___ Teks Bacaan ___

Untuk bisa memenuhi dua kepentingan sekaligus, nadzir harus diberi kewenangan luas tetapi terbatas. Kewenangan luas merupakan suatu tuntutan untuk bisa mengoptimalkan pendayagunaan harta wakaf bagi kemaslahatan mauqūf ‘alaih. Abu Hamid al-Ghazali
[18] menyebutkan bahwa kewenangan nadzir adalah memfungsikan harta wakaf seoptimal mungkin. Kewenangan nadzir dalam menyewakan tanah wakaf umpamanya, menurut al-Kubaisi[19] adalah kewenangan penuh. Kewenangan penuh itu meliputi penetapan besarnya harga sewa, pembatasan waktu sewa, dan penggantian penyewa.
Kewenangan luas yang dimiliki nadzir dalam mengoptimalkan pendaya-gunaan harta wakaf dibatasi oleh syarat (peruntukan) yang ditetapkan wāqif dalam akta ikrar wakaf. Nadzir dalam kapasitasnya sebagai wakil wāqif terikat oleh ketentuan yang dibuat wāqif.
2. Perubahan Tanah Wakaf
a. Mālikiyah
Tanah wakaf secara mutlak tidak boleh dijual walaupun mengalami kerusakan. Tanah wakaf peninggalan orang-orang terdahulu yang sampai sekarang masih terpelihara membuktikan adanya larangan penjualan tanah wakaf. Dalam keadaan yang sangat darurat, diperbolehkan penjualan tanah wakaf, seperti tanah wakaf masjid yang terkena proyek pelebaran jalan umum. Tanah tersebut dijual dan kemudian dibelikan tanah lagi untuk pembangunan masjid baru sebagai ganti masjid lama.

___

Tugas 1 | Tuliskan kembali bagian teks tentang wakaf dari "Untuk bisa memenuhi" hingga "yang dibuat wāqif." tanpa mengubah satu kata pun.
Tugas 2 | Lanjutkan teks tentang wakaf, dimulai tepat setelah kalimat terakhirnya.

___ Data Tersedia ___

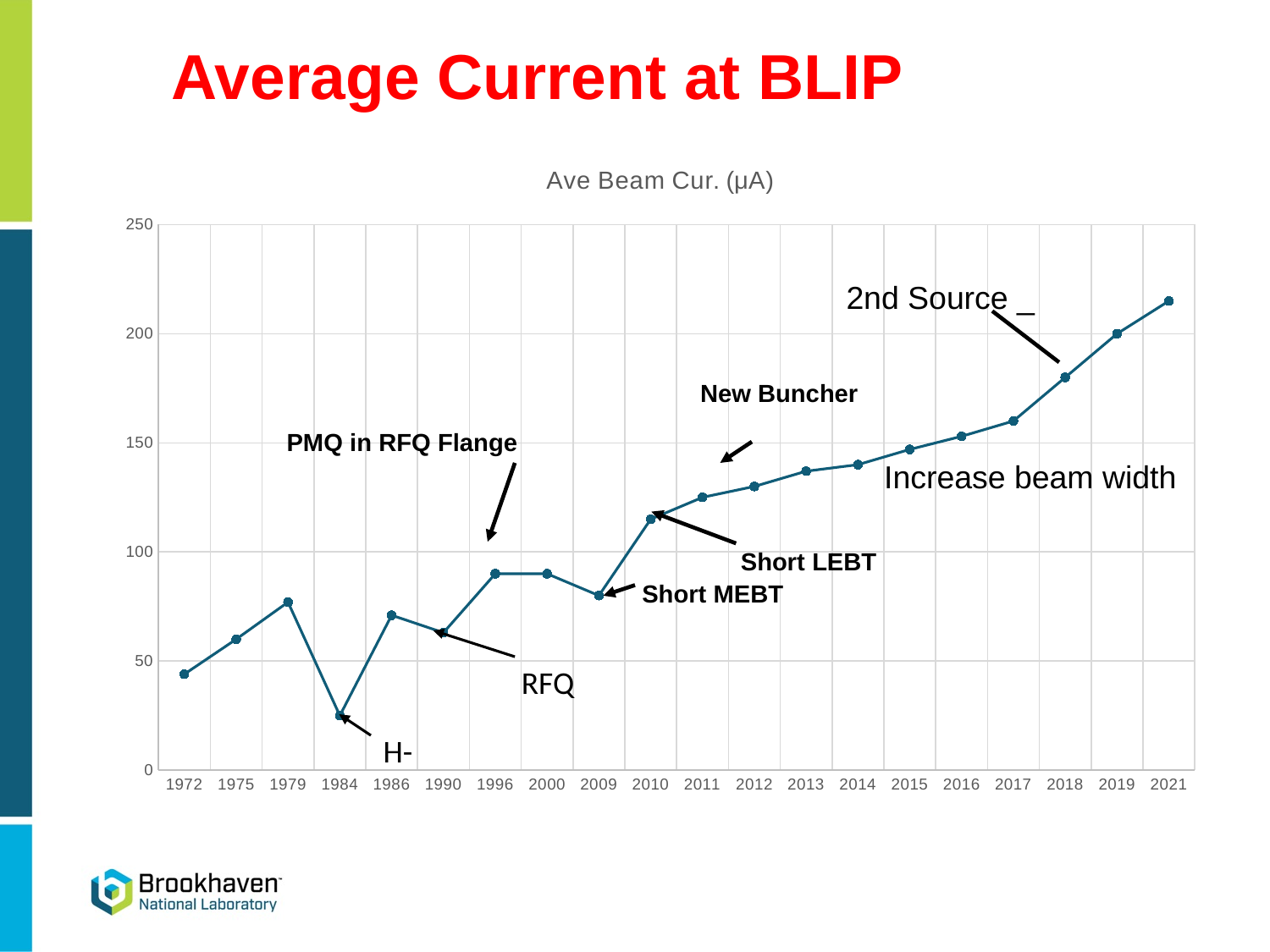
What is the average beam current for 2019? 200 What is the title of the chart? Ave Beam Cur. (μA) Which year has the lowest average beam current? 1984 Is the value for 1984 greater or less than 50? less Do the values rise or fall from 2009 to 2021? rise Is the value for 2010 greater or less than 100? greater What kind of chart is shown on the slide? line chart Which year has the highest average beam current? 2021 Is the value for 2009 greater or less than 100? less How many data points are plotted along the x axis? 20 Which year has the larger value, 1979 or 1984? 1979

___

Jawaban Latihan 1 |
Untuk bisa memenuhi dua kepentingan sekaligus, nadzir harus diberi kewenangan luas tetapi terbatas. Kewenangan luas merupakan suatu tuntutan untuk bisa mengoptimalkan pendayagunaan harta wakaf bagi kemaslahatan mauqūf ‘alaih. Abu Hamid al-Ghazali
[18] menyebutkan bahwa kewenangan nadzir adalah memfungsikan harta wakaf seoptimal mungkin. Kewenangan nadzir dalam menyewakan tanah wakaf umpamanya, menurut al-Kubaisi[19] adalah kewenangan penuh. Kewenangan penuh itu meliputi penetapan besarnya harga sewa, pembatasan waktu sewa, dan penggantian penyewa.
Kewenangan luas yang dimiliki nadzir dalam mengoptimalkan pendaya-gunaan harta wakaf dibatasi oleh syarat (peruntukan) yang ditetapkan wāqif dalam akta ikrar wakaf. Nadzir dalam kapasitasnya sebagai wakil wāqif terikat oleh ketentuan yang dibuat wāqif.

Jawaban Latihan 2 |
b. Syāfi’iyah
Dilarang keras melakukan perubahan dan penukaran tanah wakaf. Penukaran dan perubahan tanah wakaf akan membukakan jalan kepada penghapusan tujuan wakaf.
c. Imāmiyah
Sama seperti pendapat Syāfi’iyah, hanya saja benda/tanah wakaf boleh dilakukan perubahan atau penukaran dengan syarat adanya kekhawatiran dari pihak mauqūf ‘alaih akan terjadinya kerusakan pada benda/tanah wakaf.
d. Hanābilah
Esensi wakaf adalah melestarikan manfaat benda/tanah wakaf. Substansi wakaf terletak pada manfaat, bukan pada jenis dan bentuk benda/tanah wakaf
[20]. Atas dasar prinsip ini dibolehkan penjualan atau penukaran tanah wakaf selama tanah tersebut sudah tidak memberikan manfaat. Hanābilah berpegang asas maslahah sebagai alasan utama pembolehan penukaran benda/tanah wakaf.
e. Hanafiyah
Perubahan dan penukaran tanah wakaf bisa terjadi karena dua hal:
i. Perubahan dan atau penukaran disyaratkan oleh wāqif dalam ikrar wakaf. Kedua, perubahan dan atau penukaran disebabkan oleh keadaan yang menghendakinya.
Dalam kasus pertama, perubahan atau penukaran dinilai sah karena tidak meniadakan kelaziman dan kelestarian wakaf. Ibnu al-Hamam
[21] mengatakan: الوقف يقبل الإنتقال من أرض الى أرض (Wakaf menerima perpindahan dari tanah ke tanah). Sedang dalam kasus kedua, Ibn al-Hamam berpendapat tanah wakaf yang sudah tidak memberikan manfaat, bisa dijual dan dibelikan tanah lain yang memberikan manfaat.
Pendapat lima imam madzhab di atas bisa diklasifikasikan menjadi dua. Pertama, Mālikiyah, Syāfi’iyah dan Imāmiyah menolak perubahan atau penukar-an tanah wakaf, kecuali dalam keadaan yang amat sangat memaksa (darurat). Kedua, Hanābilah dan Hanafiyah menerima kenyataan di lapangan dan menga-cu kepada tujuan dan fungsi wakaf sehingga mereka membolehkan perubahan atau penukaran tanah wakaf guna keeralahatan wāqif dan mauqūf ‘alaih.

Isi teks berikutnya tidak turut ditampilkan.